Exercise instructions: Could you format the stretch from the start of the entries through the line containing "15343 centimetres" as a JSON list of strings, one per line, with blank lines and the picture left out?

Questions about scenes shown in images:
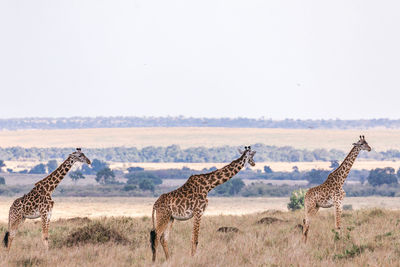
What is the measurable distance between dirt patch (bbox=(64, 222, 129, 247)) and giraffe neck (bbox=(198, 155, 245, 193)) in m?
3.99

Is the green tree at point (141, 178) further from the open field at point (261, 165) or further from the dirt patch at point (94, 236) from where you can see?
the dirt patch at point (94, 236)

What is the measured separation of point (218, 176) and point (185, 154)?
15343 centimetres

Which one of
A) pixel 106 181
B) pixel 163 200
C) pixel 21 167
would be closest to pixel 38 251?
pixel 163 200

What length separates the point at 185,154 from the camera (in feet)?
557

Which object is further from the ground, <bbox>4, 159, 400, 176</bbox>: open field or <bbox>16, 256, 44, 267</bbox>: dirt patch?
<bbox>16, 256, 44, 267</bbox>: dirt patch

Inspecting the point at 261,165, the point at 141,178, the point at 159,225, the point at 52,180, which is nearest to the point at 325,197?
the point at 159,225

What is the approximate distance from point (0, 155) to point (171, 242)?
15345cm

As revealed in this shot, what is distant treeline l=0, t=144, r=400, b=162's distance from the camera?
165m

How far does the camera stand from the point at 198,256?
15.4 metres

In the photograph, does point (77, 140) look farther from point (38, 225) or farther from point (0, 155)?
point (38, 225)

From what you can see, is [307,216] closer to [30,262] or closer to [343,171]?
[343,171]

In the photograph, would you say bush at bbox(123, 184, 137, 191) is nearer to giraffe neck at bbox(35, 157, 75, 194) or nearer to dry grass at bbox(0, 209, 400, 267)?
dry grass at bbox(0, 209, 400, 267)

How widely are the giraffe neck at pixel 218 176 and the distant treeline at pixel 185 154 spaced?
14480 cm

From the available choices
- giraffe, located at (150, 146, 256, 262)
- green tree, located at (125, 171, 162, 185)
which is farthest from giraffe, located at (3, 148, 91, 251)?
green tree, located at (125, 171, 162, 185)
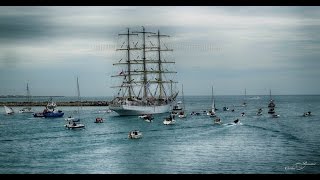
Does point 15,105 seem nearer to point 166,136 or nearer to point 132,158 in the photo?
point 166,136

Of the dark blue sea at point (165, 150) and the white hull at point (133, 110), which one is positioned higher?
the white hull at point (133, 110)

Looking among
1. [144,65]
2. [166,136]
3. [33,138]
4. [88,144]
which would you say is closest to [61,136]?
[33,138]

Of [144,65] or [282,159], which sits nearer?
[282,159]

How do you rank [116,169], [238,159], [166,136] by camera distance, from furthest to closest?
1. [166,136]
2. [238,159]
3. [116,169]

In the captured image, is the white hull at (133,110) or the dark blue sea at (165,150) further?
the white hull at (133,110)

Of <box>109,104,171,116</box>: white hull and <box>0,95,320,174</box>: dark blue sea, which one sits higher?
<box>109,104,171,116</box>: white hull

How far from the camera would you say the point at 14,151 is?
49.0ft

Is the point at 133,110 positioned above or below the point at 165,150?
above

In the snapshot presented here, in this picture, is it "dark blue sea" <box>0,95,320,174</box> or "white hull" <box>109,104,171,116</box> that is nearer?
"dark blue sea" <box>0,95,320,174</box>

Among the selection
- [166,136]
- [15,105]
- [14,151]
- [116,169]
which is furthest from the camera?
[15,105]

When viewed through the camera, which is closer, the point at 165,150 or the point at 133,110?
the point at 165,150
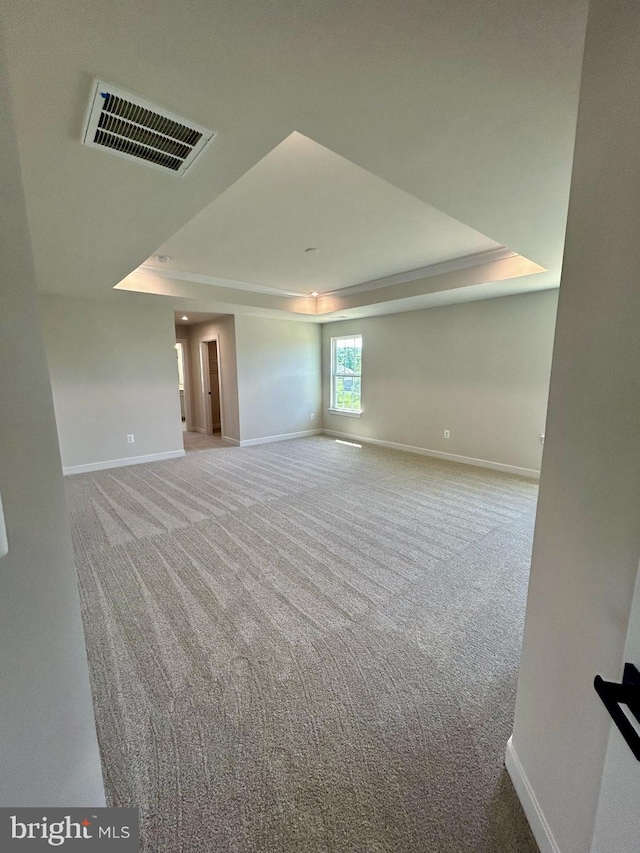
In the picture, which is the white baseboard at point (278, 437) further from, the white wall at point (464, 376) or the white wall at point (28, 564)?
the white wall at point (28, 564)

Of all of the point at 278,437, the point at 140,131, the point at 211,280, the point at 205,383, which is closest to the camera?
the point at 140,131

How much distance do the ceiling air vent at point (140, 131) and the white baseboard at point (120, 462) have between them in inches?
165

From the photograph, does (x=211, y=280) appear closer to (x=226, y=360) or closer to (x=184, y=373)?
Result: (x=226, y=360)

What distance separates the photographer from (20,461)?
78cm

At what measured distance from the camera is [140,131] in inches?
55.9

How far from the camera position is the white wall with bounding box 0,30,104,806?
73cm

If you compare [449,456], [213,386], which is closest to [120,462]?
[213,386]

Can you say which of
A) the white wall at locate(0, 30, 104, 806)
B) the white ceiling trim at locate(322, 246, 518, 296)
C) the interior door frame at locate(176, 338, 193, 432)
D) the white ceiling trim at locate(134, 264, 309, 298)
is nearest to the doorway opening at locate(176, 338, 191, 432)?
the interior door frame at locate(176, 338, 193, 432)

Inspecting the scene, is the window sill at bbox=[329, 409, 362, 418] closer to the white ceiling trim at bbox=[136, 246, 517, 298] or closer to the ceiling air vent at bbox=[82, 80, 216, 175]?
the white ceiling trim at bbox=[136, 246, 517, 298]

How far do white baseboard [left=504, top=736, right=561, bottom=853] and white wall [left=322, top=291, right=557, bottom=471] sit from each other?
3.83 metres

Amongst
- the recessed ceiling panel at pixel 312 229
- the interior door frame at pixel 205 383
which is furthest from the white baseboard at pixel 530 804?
the interior door frame at pixel 205 383

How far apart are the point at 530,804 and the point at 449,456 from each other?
4.49 m

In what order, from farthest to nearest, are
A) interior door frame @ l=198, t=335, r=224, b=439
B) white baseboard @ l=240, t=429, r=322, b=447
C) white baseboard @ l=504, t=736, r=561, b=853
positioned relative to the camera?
interior door frame @ l=198, t=335, r=224, b=439, white baseboard @ l=240, t=429, r=322, b=447, white baseboard @ l=504, t=736, r=561, b=853

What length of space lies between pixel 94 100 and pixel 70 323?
395cm
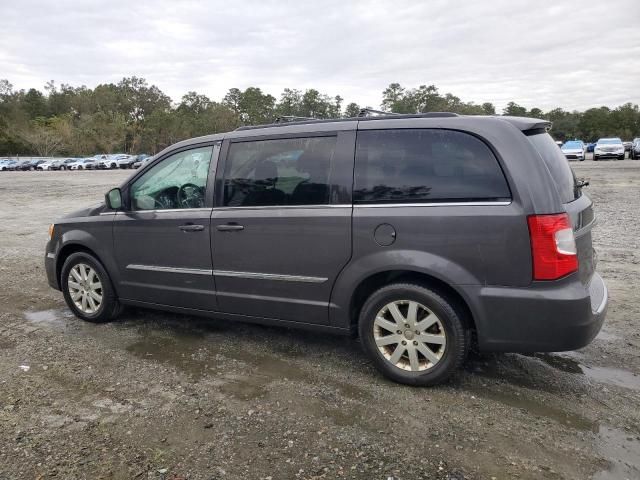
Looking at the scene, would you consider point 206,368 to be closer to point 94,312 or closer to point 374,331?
point 374,331

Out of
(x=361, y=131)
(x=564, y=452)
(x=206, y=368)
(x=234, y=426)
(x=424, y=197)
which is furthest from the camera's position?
(x=206, y=368)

Exercise answer:
[
  "What is the measurable distance between dirt patch (bbox=(64, 222, 129, 247)) and giraffe neck (bbox=(198, 155, 245, 193)) in m?",
  "3.99",
  "Is the green tree at point (141, 178) further from the open field at point (261, 165) or further from the dirt patch at point (94, 236) from where you can see?",
  "the dirt patch at point (94, 236)",
  "What is the measured separation of point (218, 176) and point (185, 154)?",
  "15343 centimetres"
]